Requirement >> Search the listing for "FiAD" and copy every line where it appears.
*** Opening Records provided ***
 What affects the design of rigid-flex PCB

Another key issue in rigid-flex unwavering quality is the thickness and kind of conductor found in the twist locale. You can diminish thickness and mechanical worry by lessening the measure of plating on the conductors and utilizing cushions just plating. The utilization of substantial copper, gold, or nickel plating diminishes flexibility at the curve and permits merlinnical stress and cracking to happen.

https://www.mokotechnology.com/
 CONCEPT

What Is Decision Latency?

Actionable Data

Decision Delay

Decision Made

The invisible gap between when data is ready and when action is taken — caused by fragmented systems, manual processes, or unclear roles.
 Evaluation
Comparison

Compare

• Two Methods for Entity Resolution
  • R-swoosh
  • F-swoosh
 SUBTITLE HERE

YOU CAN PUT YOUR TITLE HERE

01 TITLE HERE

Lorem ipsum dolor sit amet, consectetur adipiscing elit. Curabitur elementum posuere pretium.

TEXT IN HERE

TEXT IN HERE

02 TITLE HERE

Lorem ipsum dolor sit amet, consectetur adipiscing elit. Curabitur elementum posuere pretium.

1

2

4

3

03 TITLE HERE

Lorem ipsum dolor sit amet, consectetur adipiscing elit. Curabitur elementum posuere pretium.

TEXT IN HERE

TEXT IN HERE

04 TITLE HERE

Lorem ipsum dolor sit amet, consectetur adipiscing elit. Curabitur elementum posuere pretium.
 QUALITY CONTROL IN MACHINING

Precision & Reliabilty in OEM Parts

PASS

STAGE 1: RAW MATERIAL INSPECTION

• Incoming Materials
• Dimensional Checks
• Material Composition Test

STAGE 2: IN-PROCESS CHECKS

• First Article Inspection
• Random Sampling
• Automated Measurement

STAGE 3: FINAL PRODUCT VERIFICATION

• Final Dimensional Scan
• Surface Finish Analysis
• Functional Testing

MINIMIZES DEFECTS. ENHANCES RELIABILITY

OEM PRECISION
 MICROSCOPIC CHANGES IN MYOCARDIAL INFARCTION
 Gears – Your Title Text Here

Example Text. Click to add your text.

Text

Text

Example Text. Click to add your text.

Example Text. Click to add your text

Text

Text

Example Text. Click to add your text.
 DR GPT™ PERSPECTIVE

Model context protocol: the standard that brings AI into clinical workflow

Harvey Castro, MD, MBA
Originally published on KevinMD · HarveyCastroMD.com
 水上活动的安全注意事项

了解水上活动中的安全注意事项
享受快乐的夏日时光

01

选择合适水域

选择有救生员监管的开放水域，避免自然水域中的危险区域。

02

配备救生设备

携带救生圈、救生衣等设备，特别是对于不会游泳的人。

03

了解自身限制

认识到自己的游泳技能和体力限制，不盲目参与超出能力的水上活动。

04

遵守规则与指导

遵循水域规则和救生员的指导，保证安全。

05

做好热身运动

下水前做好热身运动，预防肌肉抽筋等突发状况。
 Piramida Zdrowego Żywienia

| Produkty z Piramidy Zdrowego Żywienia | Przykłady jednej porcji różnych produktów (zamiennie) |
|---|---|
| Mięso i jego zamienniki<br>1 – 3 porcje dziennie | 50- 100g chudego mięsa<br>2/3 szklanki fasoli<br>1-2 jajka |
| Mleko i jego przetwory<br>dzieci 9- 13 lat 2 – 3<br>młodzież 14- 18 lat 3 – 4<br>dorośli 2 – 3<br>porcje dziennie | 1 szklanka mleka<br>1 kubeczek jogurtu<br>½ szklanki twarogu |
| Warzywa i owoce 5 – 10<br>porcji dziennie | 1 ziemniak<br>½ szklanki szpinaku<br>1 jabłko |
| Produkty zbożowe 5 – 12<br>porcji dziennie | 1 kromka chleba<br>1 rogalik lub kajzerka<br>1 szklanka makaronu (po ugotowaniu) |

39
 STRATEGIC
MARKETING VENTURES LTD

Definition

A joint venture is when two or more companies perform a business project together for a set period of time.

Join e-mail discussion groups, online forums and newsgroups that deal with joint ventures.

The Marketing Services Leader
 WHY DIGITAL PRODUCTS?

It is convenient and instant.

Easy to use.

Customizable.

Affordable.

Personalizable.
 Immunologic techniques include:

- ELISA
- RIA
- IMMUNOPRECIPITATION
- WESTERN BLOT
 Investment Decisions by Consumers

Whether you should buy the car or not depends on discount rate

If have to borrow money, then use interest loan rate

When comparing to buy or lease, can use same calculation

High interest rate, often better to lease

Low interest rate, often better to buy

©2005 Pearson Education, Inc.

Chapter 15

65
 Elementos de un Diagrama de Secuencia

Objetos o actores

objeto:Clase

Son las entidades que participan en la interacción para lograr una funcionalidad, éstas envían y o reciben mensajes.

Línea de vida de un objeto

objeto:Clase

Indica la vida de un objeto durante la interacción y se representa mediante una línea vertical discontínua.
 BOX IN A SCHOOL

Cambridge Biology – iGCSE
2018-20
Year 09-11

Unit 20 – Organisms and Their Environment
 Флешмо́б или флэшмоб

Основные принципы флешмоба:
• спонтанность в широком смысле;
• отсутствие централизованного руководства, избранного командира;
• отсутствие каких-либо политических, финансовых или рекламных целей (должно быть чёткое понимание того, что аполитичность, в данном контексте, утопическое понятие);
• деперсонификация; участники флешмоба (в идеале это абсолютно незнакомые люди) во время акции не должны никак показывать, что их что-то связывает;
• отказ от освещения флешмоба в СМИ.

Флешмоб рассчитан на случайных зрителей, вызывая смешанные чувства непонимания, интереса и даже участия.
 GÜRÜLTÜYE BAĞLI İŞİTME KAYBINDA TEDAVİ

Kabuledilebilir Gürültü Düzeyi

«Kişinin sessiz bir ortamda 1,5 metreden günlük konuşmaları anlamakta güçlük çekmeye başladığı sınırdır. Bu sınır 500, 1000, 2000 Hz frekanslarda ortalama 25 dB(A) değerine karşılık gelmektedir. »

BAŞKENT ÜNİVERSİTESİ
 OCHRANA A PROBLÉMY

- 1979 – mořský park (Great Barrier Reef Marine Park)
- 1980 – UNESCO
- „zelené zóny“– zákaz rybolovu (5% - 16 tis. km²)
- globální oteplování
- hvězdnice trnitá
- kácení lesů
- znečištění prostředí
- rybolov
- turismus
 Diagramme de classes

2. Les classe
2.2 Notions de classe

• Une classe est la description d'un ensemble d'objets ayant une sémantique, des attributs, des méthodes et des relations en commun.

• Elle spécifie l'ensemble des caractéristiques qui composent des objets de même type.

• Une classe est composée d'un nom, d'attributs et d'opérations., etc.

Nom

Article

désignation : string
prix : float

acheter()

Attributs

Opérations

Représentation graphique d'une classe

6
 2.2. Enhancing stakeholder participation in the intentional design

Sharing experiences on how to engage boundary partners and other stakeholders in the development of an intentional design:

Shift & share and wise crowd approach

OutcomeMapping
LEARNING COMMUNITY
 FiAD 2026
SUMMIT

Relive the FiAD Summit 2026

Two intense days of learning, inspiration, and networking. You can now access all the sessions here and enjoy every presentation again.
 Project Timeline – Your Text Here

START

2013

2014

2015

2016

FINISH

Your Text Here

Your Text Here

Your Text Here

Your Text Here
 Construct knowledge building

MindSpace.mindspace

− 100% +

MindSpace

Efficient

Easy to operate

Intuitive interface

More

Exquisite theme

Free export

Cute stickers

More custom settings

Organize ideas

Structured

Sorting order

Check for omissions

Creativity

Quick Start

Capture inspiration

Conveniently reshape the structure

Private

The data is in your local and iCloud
*** Closing Records provided ***
Result below >>
 FiAD 2026
Relive the FiAD Summit 2026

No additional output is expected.